Alemania y Japón quedaron destrozados y hundidos tras la Segunda Guerra Mundial. En lugar de quedarse tirados en el suelo rezongando su mala suerte y permitiendo que el rencor corroyese su alma, se levantaron pronto y hoy son pueblos que lideran la economía y la industria mundial.
El victimismo afecta también a segmentos sociales: las mujeres, los grupos étnicos marginados, los desposeídos, etc. ¿Hasta qué punto su discurso e identidad debe reducirse a rumiar los agravios sufridos, y alimentar los odios contra los otros que son “culpables” de sus desgracias? ¿O más bien, no es hora ya de hacer un esfuerzo propio por levantarse, aun cuando los agravios hayan sido reales?
No basta pues refunfuñar por los males que hemos sufrido de otros, hay que saber salir adelante y reconocer que muchos de nuestros males se perpetúan por nuestra propia inmovilidad y victimismo.
Todo esto podemos también considerarlo a niveles personales.

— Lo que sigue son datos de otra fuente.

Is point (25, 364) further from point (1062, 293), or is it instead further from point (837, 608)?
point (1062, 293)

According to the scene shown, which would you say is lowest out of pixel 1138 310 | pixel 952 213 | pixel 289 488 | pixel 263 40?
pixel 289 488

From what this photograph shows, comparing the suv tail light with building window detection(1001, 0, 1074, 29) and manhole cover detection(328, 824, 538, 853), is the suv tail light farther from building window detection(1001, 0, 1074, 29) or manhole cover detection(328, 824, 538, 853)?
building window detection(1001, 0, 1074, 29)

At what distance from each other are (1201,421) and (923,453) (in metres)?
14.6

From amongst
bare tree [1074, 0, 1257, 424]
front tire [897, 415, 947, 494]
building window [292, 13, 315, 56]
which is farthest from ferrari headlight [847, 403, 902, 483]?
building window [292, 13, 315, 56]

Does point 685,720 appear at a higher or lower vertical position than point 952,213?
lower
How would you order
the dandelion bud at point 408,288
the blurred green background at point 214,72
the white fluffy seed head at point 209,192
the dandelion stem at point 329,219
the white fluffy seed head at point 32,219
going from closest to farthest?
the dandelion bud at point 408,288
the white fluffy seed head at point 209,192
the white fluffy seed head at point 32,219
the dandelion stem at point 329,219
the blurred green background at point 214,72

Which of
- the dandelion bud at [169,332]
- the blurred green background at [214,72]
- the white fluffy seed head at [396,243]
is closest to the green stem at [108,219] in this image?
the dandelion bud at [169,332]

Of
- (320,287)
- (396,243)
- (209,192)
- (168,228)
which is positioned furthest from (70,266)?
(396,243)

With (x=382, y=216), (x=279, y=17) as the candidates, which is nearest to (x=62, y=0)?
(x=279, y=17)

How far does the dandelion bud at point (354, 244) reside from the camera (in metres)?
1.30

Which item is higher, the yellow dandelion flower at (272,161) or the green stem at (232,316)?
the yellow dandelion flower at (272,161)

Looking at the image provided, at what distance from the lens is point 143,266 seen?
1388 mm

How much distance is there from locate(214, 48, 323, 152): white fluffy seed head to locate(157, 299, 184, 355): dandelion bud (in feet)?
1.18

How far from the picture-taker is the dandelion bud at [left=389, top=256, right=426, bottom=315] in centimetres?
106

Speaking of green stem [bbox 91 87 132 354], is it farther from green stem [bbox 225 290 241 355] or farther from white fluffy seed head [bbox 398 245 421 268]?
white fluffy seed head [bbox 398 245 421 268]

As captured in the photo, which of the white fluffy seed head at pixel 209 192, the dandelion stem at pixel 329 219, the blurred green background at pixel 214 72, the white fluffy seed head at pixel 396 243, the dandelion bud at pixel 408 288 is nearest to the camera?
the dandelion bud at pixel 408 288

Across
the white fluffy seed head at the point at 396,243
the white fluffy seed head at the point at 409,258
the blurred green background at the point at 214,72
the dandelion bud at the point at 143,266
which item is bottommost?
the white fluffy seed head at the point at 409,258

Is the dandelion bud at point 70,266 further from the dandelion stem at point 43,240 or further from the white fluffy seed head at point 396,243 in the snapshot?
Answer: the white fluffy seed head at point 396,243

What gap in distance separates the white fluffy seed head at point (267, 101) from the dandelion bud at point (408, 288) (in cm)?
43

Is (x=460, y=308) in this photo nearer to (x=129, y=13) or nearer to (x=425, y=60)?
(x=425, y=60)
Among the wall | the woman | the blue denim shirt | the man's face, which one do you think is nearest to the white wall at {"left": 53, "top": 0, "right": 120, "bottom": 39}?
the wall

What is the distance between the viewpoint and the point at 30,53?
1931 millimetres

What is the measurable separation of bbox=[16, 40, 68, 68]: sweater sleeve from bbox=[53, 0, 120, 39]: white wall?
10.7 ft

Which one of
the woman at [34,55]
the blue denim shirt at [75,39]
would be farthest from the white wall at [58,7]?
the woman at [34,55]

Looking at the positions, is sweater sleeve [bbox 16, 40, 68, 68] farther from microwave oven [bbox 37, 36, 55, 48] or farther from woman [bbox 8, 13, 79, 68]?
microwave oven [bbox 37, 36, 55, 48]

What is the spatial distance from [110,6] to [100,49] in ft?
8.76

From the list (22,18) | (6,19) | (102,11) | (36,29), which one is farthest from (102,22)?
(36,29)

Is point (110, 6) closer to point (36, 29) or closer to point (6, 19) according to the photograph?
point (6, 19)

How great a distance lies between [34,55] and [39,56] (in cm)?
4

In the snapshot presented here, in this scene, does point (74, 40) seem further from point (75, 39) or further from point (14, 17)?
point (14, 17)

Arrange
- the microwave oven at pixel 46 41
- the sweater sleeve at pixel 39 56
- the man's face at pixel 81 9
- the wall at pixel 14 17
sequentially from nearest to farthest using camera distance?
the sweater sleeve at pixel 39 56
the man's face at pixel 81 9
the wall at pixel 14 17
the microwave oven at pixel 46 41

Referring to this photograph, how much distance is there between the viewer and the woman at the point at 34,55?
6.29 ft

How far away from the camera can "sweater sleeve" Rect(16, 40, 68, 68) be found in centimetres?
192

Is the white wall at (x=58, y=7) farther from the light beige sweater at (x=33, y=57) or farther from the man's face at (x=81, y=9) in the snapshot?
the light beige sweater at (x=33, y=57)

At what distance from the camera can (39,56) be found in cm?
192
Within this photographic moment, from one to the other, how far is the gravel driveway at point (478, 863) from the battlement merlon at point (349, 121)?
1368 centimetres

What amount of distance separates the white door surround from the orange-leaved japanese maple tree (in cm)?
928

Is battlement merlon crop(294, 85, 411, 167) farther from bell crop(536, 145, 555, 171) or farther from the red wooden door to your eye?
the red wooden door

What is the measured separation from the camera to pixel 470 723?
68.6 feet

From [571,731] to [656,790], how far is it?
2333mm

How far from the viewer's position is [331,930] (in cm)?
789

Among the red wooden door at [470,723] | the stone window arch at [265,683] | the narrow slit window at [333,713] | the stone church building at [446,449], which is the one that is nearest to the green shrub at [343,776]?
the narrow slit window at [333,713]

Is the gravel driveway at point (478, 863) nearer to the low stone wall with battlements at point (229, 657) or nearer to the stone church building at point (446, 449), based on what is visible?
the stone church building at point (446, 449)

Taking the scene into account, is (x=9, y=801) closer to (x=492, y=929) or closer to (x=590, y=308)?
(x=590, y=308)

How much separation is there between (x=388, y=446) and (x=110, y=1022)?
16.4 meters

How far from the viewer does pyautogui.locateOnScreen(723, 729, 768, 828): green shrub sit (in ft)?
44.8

No sólo los extraños, sino personas muy cercanas como nuestros padres, nuestros hermanos, nuestros maestros, nuestros amigos nos han hecho en algún momento sufrir. Buena la haríamos que nuestra identidad personal la redujésemos entonces a las marcas dejadas por el sufrimiento, al sentirnos víctimas, a alimentar con los malos recuerdos el gusanillo del rencor, y vivir en una queja y un odio perpetuos, justo cuando quienes nos infringieron un daño ni les importa ni se acuerdan de ello (de recordárselo, más que preocuparse, se reirían de nosotros por haber definido todas nuestras vidas por lo que ellos pronto olvidaron por ser la más mínima tontería). Lo que nos debe definir, en última instancia, no es lo que nos hacen, sino lo que nosotros hacemos para conseguir la hombría y la santidad.
Jesús murió en la Cruz por nuestra causa, por nuestros pecados. De sucumbir Él al victimismo, nos guardaría un rencor y odio perpetuos. Nos habríamos de olvidar del Paraíso y pensar muy seriamente en las llamas eternas del Infierno. Pero Jesús no es lo que le hicimos: sería entonces no Dios, sino un diablo. Lo que Él es es lo que Él hace: perdonar, amar y servir aun a los enemigos. Se yergue así en el modelo de Hombre que todos debemos imitar.